* [Task objective] From the line that includes "At what camera" to the last line of the data, quote each line precisely; both boundary lines belong in the answer.
──────── Data listing
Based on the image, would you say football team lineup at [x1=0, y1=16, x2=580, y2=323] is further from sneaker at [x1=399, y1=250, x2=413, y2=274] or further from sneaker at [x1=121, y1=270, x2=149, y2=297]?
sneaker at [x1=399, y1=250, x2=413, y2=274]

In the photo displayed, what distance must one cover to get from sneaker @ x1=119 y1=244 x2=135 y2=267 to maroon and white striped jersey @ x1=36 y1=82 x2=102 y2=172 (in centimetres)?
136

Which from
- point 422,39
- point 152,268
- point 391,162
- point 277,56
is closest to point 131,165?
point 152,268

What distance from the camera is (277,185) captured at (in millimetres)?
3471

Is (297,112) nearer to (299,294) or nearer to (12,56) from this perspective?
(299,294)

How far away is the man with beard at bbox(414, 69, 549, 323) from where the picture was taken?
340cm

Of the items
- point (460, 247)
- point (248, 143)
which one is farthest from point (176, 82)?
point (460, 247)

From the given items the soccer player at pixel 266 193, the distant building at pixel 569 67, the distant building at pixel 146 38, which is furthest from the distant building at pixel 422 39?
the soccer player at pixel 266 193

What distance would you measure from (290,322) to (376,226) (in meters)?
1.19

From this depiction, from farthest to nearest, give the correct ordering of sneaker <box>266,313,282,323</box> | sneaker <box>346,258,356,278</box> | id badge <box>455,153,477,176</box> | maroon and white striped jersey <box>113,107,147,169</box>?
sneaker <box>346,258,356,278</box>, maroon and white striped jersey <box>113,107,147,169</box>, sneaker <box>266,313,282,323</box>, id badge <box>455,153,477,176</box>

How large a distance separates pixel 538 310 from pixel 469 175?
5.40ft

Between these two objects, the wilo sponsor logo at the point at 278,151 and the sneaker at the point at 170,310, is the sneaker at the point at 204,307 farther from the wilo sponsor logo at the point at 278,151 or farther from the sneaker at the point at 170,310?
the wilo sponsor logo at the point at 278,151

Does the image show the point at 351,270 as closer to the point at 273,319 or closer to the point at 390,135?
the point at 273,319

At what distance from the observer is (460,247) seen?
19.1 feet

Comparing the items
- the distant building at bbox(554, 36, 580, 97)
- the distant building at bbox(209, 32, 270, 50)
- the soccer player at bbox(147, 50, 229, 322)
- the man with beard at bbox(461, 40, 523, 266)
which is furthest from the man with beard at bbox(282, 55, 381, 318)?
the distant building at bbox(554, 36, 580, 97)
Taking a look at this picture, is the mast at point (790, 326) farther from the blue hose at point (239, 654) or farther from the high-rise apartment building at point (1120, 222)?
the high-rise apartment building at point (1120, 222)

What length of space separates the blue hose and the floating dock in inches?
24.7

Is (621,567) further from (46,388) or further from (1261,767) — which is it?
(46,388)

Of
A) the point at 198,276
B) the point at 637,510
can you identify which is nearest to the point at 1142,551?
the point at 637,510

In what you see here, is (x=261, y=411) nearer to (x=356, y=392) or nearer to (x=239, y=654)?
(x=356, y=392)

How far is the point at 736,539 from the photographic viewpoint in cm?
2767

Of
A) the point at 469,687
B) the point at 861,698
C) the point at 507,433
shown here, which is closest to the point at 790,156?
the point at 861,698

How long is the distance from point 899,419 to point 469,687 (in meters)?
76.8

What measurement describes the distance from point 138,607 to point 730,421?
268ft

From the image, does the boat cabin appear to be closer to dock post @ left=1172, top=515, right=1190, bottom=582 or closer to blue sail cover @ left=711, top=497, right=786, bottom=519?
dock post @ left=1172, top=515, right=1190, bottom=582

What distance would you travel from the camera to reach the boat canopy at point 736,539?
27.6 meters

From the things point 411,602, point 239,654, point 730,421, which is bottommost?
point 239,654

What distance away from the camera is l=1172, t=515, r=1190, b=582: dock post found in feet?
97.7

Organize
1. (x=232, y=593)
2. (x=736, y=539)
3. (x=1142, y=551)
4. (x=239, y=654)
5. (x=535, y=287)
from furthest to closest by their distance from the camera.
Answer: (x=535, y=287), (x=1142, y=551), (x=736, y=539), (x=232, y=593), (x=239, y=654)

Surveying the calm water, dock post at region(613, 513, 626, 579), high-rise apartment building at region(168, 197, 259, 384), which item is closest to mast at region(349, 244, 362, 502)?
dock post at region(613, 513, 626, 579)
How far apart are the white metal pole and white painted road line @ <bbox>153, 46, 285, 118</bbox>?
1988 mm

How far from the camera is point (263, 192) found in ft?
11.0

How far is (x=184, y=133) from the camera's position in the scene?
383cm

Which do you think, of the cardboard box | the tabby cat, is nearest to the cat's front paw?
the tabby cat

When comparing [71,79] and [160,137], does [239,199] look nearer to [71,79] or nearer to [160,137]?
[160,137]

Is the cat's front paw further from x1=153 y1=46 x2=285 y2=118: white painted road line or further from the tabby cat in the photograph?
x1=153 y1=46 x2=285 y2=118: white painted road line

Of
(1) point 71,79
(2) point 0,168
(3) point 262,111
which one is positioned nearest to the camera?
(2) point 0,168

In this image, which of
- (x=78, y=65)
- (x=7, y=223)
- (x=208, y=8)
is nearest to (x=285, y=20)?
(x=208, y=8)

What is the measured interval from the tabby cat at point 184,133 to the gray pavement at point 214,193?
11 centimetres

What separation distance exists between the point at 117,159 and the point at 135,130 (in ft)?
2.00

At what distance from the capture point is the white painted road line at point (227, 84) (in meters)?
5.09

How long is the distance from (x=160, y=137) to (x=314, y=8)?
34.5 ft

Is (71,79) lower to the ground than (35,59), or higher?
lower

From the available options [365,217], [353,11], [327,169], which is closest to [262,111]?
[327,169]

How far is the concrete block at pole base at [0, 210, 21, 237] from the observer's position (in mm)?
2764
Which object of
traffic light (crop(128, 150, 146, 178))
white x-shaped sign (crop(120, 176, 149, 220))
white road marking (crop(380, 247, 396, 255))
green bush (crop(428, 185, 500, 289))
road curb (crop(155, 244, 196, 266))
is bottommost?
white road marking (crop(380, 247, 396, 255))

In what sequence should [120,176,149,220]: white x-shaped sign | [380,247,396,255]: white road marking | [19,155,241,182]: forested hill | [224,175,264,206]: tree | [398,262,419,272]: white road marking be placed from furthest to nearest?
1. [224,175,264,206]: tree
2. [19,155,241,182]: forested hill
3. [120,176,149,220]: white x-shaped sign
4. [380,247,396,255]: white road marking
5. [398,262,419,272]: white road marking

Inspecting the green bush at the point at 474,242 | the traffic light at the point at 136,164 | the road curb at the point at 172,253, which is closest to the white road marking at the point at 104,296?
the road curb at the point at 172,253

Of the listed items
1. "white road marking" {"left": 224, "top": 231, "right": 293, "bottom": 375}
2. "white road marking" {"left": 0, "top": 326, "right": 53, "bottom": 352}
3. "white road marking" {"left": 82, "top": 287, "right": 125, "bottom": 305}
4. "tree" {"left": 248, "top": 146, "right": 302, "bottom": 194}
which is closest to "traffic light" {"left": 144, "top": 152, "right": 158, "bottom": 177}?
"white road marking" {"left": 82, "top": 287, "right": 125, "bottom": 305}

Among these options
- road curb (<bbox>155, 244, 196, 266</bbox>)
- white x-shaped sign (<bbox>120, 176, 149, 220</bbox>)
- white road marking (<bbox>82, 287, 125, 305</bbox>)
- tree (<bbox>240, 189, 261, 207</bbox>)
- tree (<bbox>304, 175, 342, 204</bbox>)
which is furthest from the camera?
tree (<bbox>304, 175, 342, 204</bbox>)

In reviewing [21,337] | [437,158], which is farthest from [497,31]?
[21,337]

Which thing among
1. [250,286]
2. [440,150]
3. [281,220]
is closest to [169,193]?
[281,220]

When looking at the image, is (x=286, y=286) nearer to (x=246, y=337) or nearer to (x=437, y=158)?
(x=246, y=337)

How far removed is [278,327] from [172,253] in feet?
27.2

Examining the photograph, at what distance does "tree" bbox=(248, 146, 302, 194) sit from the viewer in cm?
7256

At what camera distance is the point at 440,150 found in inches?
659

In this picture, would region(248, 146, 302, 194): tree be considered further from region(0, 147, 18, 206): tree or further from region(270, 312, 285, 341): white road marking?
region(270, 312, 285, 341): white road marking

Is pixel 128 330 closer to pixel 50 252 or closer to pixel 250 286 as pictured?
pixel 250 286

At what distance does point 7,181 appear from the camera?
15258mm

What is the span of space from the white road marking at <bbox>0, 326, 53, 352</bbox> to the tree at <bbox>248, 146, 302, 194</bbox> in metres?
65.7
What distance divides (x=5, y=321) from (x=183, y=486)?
────────────────
* [Complete output]
At what camera distance is the point at 440,150 found in inches?
659

In this picture, would region(248, 146, 302, 194): tree be considered further from region(0, 147, 18, 206): tree or further from region(270, 312, 285, 341): white road marking?
region(270, 312, 285, 341): white road marking

Is pixel 128 330 closer to pixel 50 252 or closer to pixel 250 286 as pictured?
pixel 250 286

At what distance does point 7,181 appear from the camera?
15258mm

What is the span of space from the white road marking at <bbox>0, 326, 53, 352</bbox> to the tree at <bbox>248, 146, 302, 194</bbox> in metres?
65.7
What distance divides (x=5, y=321) from (x=183, y=486)?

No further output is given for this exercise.